Have you ever experienced a missed opportunity and wondered how did it pass me by? Or, how did I miss that?
Lately, I find myself asking this of every person I encounter- and I know I get lost in my mind often, however, the past six days have been full of such moments where I pause to ask ‘what did I miss?’ every time I engage someone in a discussion.
My friend says it’s the INFJ in me, and sometimes she mentions it’s the Pisces in me, but I am more inclined to her saying that it’s the human in me. Bottom line- it’s frustrating me now because I am unable to focus on my writing- and haven’t read the book I really want to read.
Today was the highlight of my ‘what did I miss moments?’ because a colleague during discussion paused to ask me ‘how do you know what I am going to say before I even say it? And do you know that you really look at people in a way that can make them uncomfortable? Are you studying me…like right now?’

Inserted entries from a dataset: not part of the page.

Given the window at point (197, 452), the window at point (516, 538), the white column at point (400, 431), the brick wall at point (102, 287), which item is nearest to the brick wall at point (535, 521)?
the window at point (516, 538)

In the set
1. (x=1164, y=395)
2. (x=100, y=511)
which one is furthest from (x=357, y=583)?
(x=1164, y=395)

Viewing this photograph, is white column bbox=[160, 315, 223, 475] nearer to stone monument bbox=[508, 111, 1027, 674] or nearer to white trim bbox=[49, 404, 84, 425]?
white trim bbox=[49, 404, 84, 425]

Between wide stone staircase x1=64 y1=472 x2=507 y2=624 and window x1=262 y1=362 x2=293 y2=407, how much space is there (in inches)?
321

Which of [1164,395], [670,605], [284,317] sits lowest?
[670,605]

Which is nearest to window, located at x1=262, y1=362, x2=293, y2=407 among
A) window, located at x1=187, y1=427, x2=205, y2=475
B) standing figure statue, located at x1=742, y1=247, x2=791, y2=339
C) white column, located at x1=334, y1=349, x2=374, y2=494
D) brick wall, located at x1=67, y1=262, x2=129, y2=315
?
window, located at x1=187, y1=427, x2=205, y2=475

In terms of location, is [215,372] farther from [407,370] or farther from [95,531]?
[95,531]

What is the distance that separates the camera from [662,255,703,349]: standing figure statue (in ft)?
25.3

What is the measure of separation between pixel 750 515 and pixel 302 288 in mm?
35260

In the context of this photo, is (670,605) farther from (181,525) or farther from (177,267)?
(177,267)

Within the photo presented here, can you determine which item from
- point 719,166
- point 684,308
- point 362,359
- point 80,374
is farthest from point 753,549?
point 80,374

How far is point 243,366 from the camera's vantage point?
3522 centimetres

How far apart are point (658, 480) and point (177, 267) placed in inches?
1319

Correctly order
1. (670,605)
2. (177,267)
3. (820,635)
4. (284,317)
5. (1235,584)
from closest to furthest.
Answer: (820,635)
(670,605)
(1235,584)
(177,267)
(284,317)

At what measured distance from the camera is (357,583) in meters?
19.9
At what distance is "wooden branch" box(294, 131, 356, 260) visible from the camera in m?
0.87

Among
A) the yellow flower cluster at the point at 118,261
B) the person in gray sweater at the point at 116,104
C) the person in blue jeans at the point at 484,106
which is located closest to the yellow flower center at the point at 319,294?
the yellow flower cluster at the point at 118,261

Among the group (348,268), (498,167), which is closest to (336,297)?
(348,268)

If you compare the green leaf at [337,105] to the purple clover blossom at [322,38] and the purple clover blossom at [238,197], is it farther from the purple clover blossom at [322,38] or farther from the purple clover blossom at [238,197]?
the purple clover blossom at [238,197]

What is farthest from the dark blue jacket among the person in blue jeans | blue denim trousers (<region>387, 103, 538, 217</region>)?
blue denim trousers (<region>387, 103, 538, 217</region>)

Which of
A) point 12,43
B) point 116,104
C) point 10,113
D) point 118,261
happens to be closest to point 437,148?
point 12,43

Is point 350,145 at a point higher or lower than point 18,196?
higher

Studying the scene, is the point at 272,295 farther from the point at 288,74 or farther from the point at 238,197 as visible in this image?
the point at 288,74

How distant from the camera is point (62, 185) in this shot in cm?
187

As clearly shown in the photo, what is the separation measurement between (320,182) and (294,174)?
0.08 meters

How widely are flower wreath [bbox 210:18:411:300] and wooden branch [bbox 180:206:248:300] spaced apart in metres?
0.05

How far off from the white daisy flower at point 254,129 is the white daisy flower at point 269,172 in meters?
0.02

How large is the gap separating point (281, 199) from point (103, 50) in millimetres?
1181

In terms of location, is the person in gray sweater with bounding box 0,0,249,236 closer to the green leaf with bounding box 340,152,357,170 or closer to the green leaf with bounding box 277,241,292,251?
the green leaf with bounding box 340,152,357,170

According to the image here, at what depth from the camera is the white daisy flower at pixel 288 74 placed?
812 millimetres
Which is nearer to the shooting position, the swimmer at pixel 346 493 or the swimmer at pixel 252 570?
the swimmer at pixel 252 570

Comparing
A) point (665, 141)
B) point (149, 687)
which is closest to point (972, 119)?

I did not answer any of her questions because unbeknownst to her, my mind was reeling with so many thoughts about my work and community meetings- going over every agenda I discussed and praying that I synchronized my notes using my new Violet Gel pen. My colleague did not press me for an answer and I hope she never will, for it’s dawning on me that I need a time out.
I need time to decompress or do what I always call ‘exhale’ and simply be me- in my own space. So, as I was scrolling through my Instagram feed, I came across something that made me pause:
I have been going above and beyond, pushing myself at work-striving to achieve so much that I slowly forgot to take little breaks, to compliment myself, note the little things that I did right along the way…and now, my mind’s overwhelmed and calling for a break, a much deserved break.
It’s my hope that by acknowledging this I would be in the frame of mind I feel I need to make it through every day and also not to judge myself harshly for missing social cues or snippets of energies from people I interact with.
Indeed, it’s the little things that make an impression, it’s just we often see the forest and applaud nature but forget to single out the trees.